Utilisation of ocean currents

The ability to operate at low velocities makes Minesto's Deep Green the only technology to be cost-efficient in both tidal and ocean currents.

Technology and project development

Deep Green has been undergoing extensive ocean testing in scale model for more than five years, during which operational functionality and power production have been verified and gradually improved. The project to manufacture and commission the first commercial-scale device is well underway. Read more under Projects.

How it works

Deep Green produces electricity by a unique principle illustrated in the figure below.

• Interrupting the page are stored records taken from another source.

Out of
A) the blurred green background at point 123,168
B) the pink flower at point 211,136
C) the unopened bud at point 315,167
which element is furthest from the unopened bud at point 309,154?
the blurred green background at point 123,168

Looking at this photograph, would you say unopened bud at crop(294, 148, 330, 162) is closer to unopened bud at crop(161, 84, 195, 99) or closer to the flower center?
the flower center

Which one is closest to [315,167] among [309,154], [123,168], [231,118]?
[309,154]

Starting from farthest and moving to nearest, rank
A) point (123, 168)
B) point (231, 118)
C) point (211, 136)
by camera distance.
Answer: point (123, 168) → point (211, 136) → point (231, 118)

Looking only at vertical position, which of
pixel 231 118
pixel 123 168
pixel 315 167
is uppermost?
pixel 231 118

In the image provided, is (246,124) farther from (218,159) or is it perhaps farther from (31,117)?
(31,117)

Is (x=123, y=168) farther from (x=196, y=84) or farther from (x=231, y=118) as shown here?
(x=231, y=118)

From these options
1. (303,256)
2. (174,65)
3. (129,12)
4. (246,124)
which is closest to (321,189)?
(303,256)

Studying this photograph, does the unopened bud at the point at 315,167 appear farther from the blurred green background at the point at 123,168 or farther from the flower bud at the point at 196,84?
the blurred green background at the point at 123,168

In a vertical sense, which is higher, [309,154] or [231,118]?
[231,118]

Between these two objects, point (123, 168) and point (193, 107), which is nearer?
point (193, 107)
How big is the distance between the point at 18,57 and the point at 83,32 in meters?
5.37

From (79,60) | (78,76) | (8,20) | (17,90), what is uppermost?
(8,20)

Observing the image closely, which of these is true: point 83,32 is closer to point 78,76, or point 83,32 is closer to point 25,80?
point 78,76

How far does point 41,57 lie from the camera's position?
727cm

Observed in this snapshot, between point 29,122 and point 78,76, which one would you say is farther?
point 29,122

The underwater current creates a hydrodynamic lift force on the wing (1) which pushes the kite upwards. The kite is steered in an eight-shaped trajectory by a rudder and reaches a speed several times the actual stream speed (2). As the kite flies in the current, water flows through the turbine at the same speed and electricity is produced in the generator (3). The electricity is transmitted through a cable in the tether attached to the wing (4). The electricity continues via cables on the seabed to grid on shore (5).

Illustration showing the principle behind how Deep Green produce electricity
Illustration of the Deep Green power plant and its subsystems

Power plant parts

The power plant consists of a wing (1), which carries a turbine (2) directly coupled to a generator in a nacelle (3). Rudders (4) and servo and control system steers the kite in the predetermined trajectory. The struts (5) are via a top joint connected to the tether (6), which is connected to a bottom joint at the seabed foundation. The tether accommodates the tether rope and cables for communication and power distribution.

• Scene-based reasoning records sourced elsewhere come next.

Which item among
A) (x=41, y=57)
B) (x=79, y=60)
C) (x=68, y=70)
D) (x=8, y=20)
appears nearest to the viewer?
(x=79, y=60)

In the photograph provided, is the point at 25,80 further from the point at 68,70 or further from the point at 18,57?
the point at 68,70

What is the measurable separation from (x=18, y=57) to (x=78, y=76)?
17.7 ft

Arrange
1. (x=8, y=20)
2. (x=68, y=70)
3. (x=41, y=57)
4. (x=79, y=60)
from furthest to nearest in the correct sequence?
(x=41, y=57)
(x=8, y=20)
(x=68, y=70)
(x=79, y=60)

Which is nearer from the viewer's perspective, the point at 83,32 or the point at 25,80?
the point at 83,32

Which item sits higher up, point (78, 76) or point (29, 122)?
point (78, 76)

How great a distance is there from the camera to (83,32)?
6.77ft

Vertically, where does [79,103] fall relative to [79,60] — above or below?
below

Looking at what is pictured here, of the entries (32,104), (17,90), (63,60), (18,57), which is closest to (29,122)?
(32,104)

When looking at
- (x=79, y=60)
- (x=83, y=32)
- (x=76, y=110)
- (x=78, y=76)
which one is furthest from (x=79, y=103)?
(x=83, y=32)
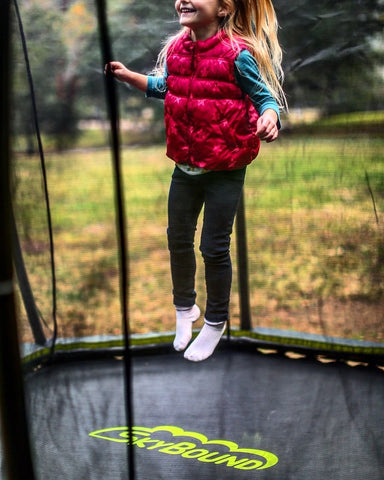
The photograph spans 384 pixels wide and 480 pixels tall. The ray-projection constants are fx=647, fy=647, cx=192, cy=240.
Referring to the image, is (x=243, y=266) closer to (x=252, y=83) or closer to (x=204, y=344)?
(x=204, y=344)

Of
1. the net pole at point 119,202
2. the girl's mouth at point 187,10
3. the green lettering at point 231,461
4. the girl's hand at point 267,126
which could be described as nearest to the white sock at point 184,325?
the net pole at point 119,202

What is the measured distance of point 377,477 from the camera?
1.45 metres

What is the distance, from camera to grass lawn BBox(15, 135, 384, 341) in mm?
1387

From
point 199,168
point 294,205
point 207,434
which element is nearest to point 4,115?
point 199,168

DG500: Technical specifications

Rated power0.5MW
Water current velocity1.2–2.4 m/s
Installation depth60–120 m
Wingspan12 m
Height (top of rudder to end of top joint)9.8 m
Turbine diameter1.5 m
Nacelle length9 m
Nacelle diameter0.9 m
Tether length80–120 m
Dry weight10 t

A word from the inventor

Portrait of Magnus Landberg, original inventor of Deep Green.
As an engineer, I always have been interested in renewable energy and technical inventions. In year 2001, I was the project leader for a pre-study on long carbon fiber blade for large wind turbines at the Swedish aircraft manufacturer Saab. In parallel, I studied the economics of scale of wind turbines and different turbine concepts, especially vertical axis configurations, H-rotors and the Giromill concept from McDonnell Aircraft.

During this period, I came across a study which predicted the weight for a MW machine to hundreds of tonnes due to the need of large swept area and the low air density. Because of these limitations, I began to look for alternative solutions with light-weight construction. As carbon fiber is compatible with salt water and water is about 800 times denser than air, I found that the H-rotor machine would be smaller, more weight and cost efficient in tidal currents. Then I realised that the cross arm and tower could be even lighter if a high-speed turbine and a generator was attached directly to the blade.

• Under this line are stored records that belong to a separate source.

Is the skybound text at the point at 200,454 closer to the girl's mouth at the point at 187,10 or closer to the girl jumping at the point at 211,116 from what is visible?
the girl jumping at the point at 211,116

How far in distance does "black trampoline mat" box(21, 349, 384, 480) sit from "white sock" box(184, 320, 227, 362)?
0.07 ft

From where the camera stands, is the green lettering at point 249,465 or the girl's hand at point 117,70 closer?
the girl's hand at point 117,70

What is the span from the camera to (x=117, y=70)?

The outcome was a compact, efficient tidal power plant – able to sweep large areas, much more efficient than rotors on static structures.

No mechanical moment was then transmitted through the cross arm and tower. In the next step, I replaced the cross arm and the tower with a wire attached to the bottom. This concept was possible if the blade or wing moved across the current all the time in a circular or an eight-shaped path, steered by a rudder (in the same way as the blades move on a horizontal axis wind turbine).

After discussions with hydrodynamic specialists the outcome was a compact, efficient tidal power plant – able to sweep large areas, much more efficient than rotors on static structures. The design offered a significant decrease in electricity generating cost.

In year 2004, I presented the invention called the Enerkite (the former name of Deep Green) for Saab Ventures. During the following years, I supervised two students in their master thesis works on the Enerkite, which showed the potential of the invention theoretically and led to a proof of concept in sea tests. The thesis also led to the conclusion that the invention is highly suitable for low-velocity tidal and ocean stream.